Con el 8% de población mundial, los ñamericanos somos el 15% de los emigrados del planeta: migramos el doble que el promedio. 12 millones de mexicanos nativos viven —legales o ilegales— del otro lado del río Grande; México es, tras la India —que tiene 10 veces más habitantes— el país con más fugitivos. Y Colombia, Guatemala, El Salvador, Honduras, Cuba, República Dominicana, Ecuador, Perú tienen más de un millón cada uno en Estados Unidos.
Muchos están en California, Texas, Nuevo México, Illinois, Florida, Nueva York. Tres de cada cuatro trabajadoras domésticas —limpiar, lavar, cocinar, cuidar chicos y viejos— en Norteamérica son ñamericanas. Suelen ser ilegales, como tantos albañiles, cosecheros, cuidanderos, basureros, cocineros, mano de obra variada y barata. Al “mercado” le conviene que cantidad de inmigrantes sigan siendo ilegales: les pagan mucho menos y se ahorran contratos, cargas sociales, obligaciones varias.
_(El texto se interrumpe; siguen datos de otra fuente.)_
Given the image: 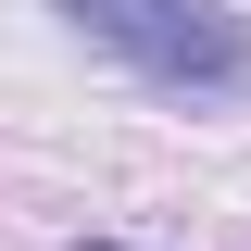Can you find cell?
I'll return each instance as SVG.
<instances>
[{"instance_id":"2","label":"cell","mask_w":251,"mask_h":251,"mask_svg":"<svg viewBox=\"0 0 251 251\" xmlns=\"http://www.w3.org/2000/svg\"><path fill=\"white\" fill-rule=\"evenodd\" d=\"M75 251H126V239H75Z\"/></svg>"},{"instance_id":"1","label":"cell","mask_w":251,"mask_h":251,"mask_svg":"<svg viewBox=\"0 0 251 251\" xmlns=\"http://www.w3.org/2000/svg\"><path fill=\"white\" fill-rule=\"evenodd\" d=\"M50 13L163 100H251V25L226 0H50Z\"/></svg>"}]
</instances>
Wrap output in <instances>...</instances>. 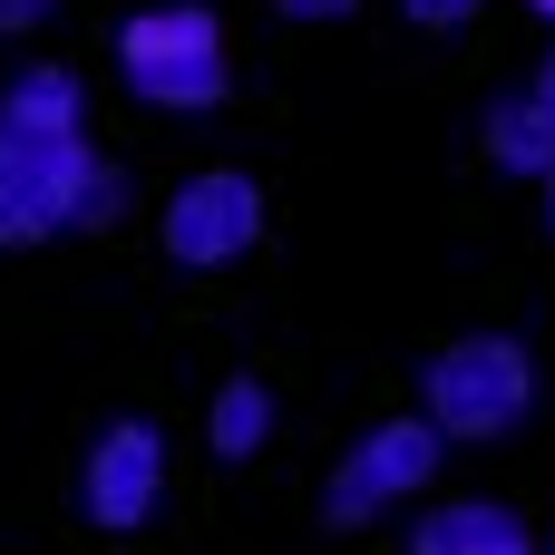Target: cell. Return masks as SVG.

A cambio, muchos ilegales no pagan impuestos; el Estado más poderoso del mundo se hace el tonto para beneficio de algunos de sus súbditos: los que explotan ese trabajo irregular.
Esos migrantes sirven a la sociedad norteamericana para aguantar esos trabajos desdeñados, por supuesto, pero también para encarnar el mal y ponerlo en un lugar ajeno, algo que —casi— todas las sociedades se empeñan en hacer. Los judíos —o negros o árabes o parias o charnegos o bad hombres— son un insumo básico de cualquier país con ciertas ínfulas: un grupo a quien echarle culpas, esos malos que, por oposición, te permiten sentir que estás del lado de los buenos. La manera más fácil, más estúpida de formar un nosotros.
Mientras tanto, esos héroes individuales, individualistas, producen otra paradoja. Su pérdida de confianza en sus países beneficia tanto a sus países: sus remesas —el dinero que mandan a sus familiares— mantienen a millones. En 2021, la región recibió de sus emigrantes, dice el Banco Mundial, unos 120.000 millones de dólares. Los mexicanos mandaron a su país 54.000 millones: casi el doble, por ejemplo, que las exportaciones de petróleo. En El Salvador, los 7.500 millones de remesas son más de un cuarto del producto bruto y las proporciones son parecidas en Guatemala —15.400 millones— o en Honduras —7.200 millones—: países cuya principal actividad económica es la exportación de personas, bajo su forma de mano de obra. Los pobres que no encontraron su lugar son, cada vez más, los parias salvadores de sus patrias.
Para eso soportan vidas que no eran las suyas, que pocos desearían —y las soportan, en general, en castellano en un país que no hablaba castellano—. Que ahora lo hable más es la medida de nuestro fracaso. Cuando los estadounidenses hablen tanto —o tan poco— castellano como francés, alemán, chino, entonces sí tendremos de qué felicitarnos. Mientras tanto, señoras y señores, les recomiendo hacerse los tontos, que les sale tan bien.